I get a lot of ideas for images when I'm in the shower or walking the dog. I usually have several ideas or concepts rattling around in my brain that I carry around until I can gather the right props together. I have one idea in my head right now that I've been thinking about for a few weeks. I just need one more element from Ebay to show up before I can pull it off. I also look at a lot of art and photography and get ideas from magazines and movies. A certain lighting scheme or prop will catch my eye and I'll file it away for someday.
One source of a lot of my images has been my pet dog Tiki the Westie. He's always a willing model as long as he gets a cookie. I've dressed him up in a number of situations over the years.
Are there certain subjects you enjoy shooting more than others?
Its funny. Twice in the last couple of weeks someone asked me what I did for a living and I said I was a photographer. And their reply was something about how I probably could find of lot of great pictures in the area. Its as if people only know of one subject for photography or painting for that matter. They assume you have to shoot landscapes. I find that viewpoint so narrow and quite frankly ignorant. Every photographer is going to point his camera at a beautiful landscape but some people almost seem to need permission to point their camera at anything else and photography can bring a fresh vantage point to so many facets of life. I enjoy shooting still lifes, portraits and dark and moody stuff. I like to find iconic subjects that provoke a certain feeling of wanderlust like vintage Airstream trailers, old junky cars and farmscapes.

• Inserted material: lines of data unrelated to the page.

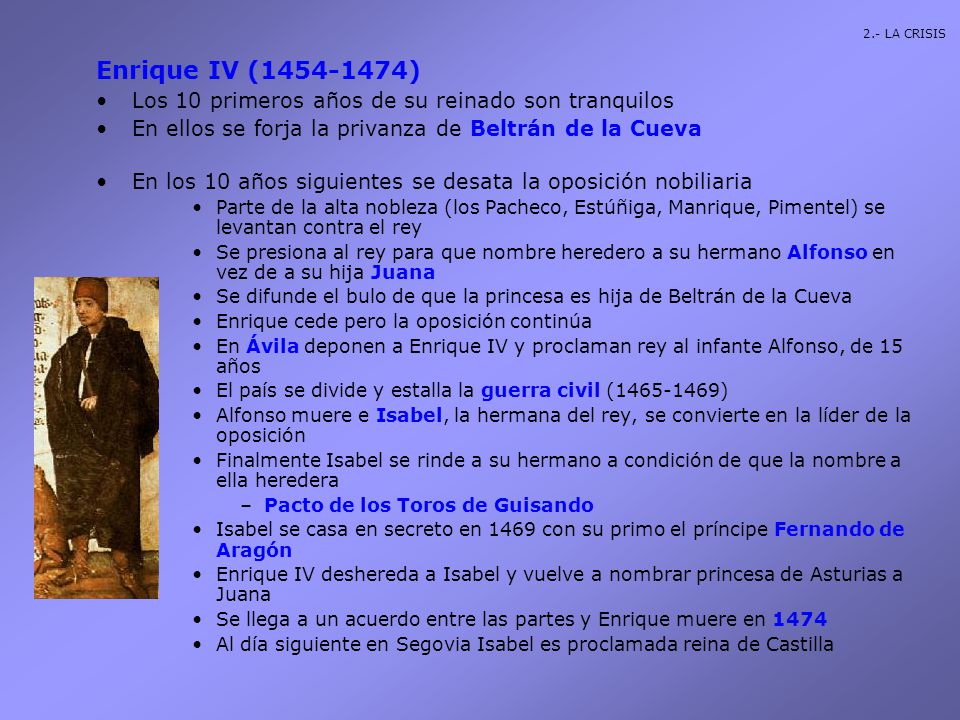 2.- LA CRISIS Enrique IV ( ) Los 10 primeros años de su reinado son tranquilos. En ellos se forja la privanza de Beltrán de la Cueva.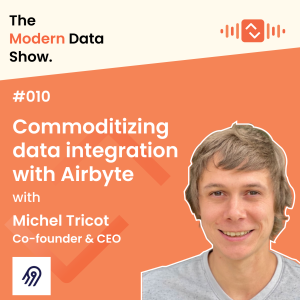 S01 E10: Commoditizing data integration with Airbyte, Michel Tricot, Co-founder and CEO, Airbyte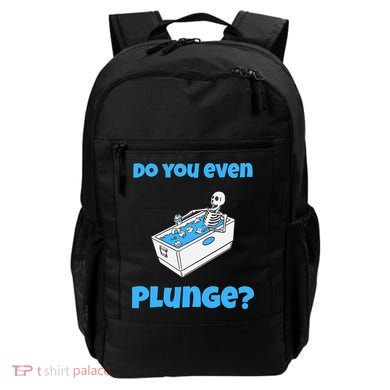 Funny Cold Plunging Ice Bath Do You Even Cold Plunge Backpack
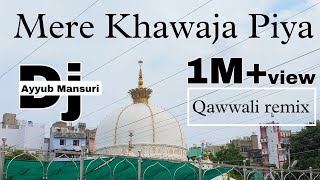 Mere khawaja piya  remix qawwali 2024  Dj ayyub mansuri  Nusrat fateh ali khan  11visharif [upl. by Bilow]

I kind of avoid the flowers and bird shots. I seen to many amatuer photographers fall off that cliff of creativity. Shooting birds is a hobby within itself and it seems to evolve more around equipment then composition and creativity. Flowers can be a trap where the would be photographer can't see past the idea of shoot pretty object, get pretty picture. Robert Mapplethorpe blew away the idea of the flower shot in my opinion. He made flowers sensual, sexy, dramatic - never after is a boring flower shot going to cut it. Of course, we've all been there. What did I shoot when I got my first DSLR? Flowers of course. It takes a bit of artistic development to work beyond the obvious subjects.